If the Orioles continue in a direction of selling, other relievers like Andrew Kittredge (who has a $9 million club option for 2026 or a $1 million buyout clause), Seranthony Domínguez and Gregory Soto could also be on the trading block soon. So could center fielder Cedric Mullins and All-Star first baseman/designated hitter Ryan O’Hearn, or starting pitchers Charlie Morton and Tomoyuki Sugano, all impending free agents.
“I don’t know,” Kittredge said when asked what he thinks this move means for the rest of the clubhouse. “That’s not my decision or anything like that. I’m as shocked as anyone to see that happen today. Who knows.”
It is possible the Orioles sell off some assets and still bring in players who can help the team this season. Some players have stated their desire to see the team be buyers.
Mansolino said earlier this week that he has had individual conversations with players about the deadline and he was seen talking with relievers like Kittredge prior to Thursday’s doubleheader. He plans to address the group as a whole after the All-Star break.

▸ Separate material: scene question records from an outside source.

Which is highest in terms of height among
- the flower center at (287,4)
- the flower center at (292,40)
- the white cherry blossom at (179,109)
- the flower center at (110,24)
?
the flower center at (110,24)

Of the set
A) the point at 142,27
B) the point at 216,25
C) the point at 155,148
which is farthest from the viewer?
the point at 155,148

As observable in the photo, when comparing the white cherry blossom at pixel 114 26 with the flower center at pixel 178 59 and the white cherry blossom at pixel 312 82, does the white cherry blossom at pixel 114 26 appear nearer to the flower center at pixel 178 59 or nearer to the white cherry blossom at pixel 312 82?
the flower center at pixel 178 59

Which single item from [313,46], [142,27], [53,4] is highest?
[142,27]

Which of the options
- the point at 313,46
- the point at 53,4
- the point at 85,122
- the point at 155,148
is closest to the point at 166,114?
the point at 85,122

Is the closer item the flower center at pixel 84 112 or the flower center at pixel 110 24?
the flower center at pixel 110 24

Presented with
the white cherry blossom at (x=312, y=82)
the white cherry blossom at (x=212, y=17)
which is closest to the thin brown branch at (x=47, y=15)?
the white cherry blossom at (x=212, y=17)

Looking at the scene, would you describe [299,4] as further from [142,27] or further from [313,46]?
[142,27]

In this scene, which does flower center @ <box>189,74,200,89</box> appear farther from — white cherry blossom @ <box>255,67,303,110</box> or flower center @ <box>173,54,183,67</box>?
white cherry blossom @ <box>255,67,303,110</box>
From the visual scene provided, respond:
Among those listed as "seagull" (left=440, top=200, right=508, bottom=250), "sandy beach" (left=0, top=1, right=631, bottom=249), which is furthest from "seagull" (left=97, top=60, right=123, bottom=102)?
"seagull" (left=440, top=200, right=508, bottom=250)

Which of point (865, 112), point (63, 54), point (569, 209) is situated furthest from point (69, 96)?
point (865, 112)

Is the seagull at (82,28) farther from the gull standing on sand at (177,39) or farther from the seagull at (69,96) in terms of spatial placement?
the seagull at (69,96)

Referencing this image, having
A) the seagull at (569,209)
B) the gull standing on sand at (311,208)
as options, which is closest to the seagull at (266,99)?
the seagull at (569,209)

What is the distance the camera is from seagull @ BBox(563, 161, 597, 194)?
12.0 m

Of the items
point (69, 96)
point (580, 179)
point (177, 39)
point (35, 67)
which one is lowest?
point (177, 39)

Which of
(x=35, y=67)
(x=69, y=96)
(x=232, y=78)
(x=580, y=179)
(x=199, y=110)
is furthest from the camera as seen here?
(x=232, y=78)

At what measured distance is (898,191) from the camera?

“As I look through that roster and look at that lineup, regardless of who kind of gets traded or who doesn’t, or who comes in possibly, which is still a possibility, it’s still a pretty good lineup,” Mansolino said. “It’s a really good lineup. As I look at that bullpen right now and see some of the names down there, still a pretty good bullpen, and I still have a lot of confidence in the fact that we can win games with what we have.”